> **Aim**: Reproduce every row below verbatim, omitting the pictures.

> **Dataset excerpts**:
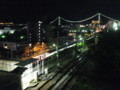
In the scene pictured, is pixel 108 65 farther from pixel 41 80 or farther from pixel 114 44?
pixel 41 80

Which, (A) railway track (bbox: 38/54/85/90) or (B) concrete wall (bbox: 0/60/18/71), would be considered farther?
(B) concrete wall (bbox: 0/60/18/71)

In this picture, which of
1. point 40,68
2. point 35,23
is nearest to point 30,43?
point 35,23

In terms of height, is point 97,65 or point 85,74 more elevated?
point 97,65

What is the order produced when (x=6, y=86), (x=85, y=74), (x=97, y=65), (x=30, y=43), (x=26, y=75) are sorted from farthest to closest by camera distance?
(x=30, y=43), (x=85, y=74), (x=97, y=65), (x=26, y=75), (x=6, y=86)

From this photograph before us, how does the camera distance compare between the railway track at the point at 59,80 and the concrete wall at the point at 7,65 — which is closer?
the railway track at the point at 59,80

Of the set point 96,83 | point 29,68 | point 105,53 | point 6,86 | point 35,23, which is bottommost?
point 96,83

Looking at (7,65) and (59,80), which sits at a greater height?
(7,65)

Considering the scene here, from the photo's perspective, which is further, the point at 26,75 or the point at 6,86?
the point at 26,75

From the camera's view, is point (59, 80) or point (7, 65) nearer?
point (59, 80)

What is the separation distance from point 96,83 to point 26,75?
4.96m

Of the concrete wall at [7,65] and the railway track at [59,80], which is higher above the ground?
the concrete wall at [7,65]

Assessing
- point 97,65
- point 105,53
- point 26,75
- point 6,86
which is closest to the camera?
point 6,86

> **The answer**:
In the scene pictured, is pixel 108 65 farther from pixel 41 80 or farther from pixel 114 44?
pixel 41 80

Which, (A) railway track (bbox: 38/54/85/90) or (B) concrete wall (bbox: 0/60/18/71), would be considered farther?
(B) concrete wall (bbox: 0/60/18/71)

In this picture, which of
1. point 40,68
2. point 35,23
is nearest to point 30,43?
point 35,23

In terms of height, is point 97,65 or point 85,74 more elevated?
point 97,65

What is the order produced when (x=6, y=86), (x=85, y=74), (x=97, y=65), (x=30, y=43), (x=26, y=75) are sorted from farthest to closest by camera distance?
(x=30, y=43), (x=85, y=74), (x=97, y=65), (x=26, y=75), (x=6, y=86)

From this photograph before us, how does the camera distance compare between the railway track at the point at 59,80 and the concrete wall at the point at 7,65 — which is closer?
the railway track at the point at 59,80

Of the set point 96,83 | point 29,68 | point 105,53 | point 6,86 | point 35,23, which is bottommost?
point 96,83

Looking at (7,65) and (59,80), which sits at a greater height?
(7,65)

Considering the scene here, from the photo's perspective, which is further, the point at 26,75 or the point at 6,86?
the point at 26,75

From the camera's view, is point (59, 80) or point (7, 65) nearer?
point (59, 80)

What is the separation distance from point 96,83 to point 26,75?
4.96m

Of the concrete wall at [7,65] and the railway track at [59,80], which is higher above the ground?
the concrete wall at [7,65]

Assessing
- point 97,65
- point 105,53
- point 26,75
- point 6,86
which is closest to the camera?
point 6,86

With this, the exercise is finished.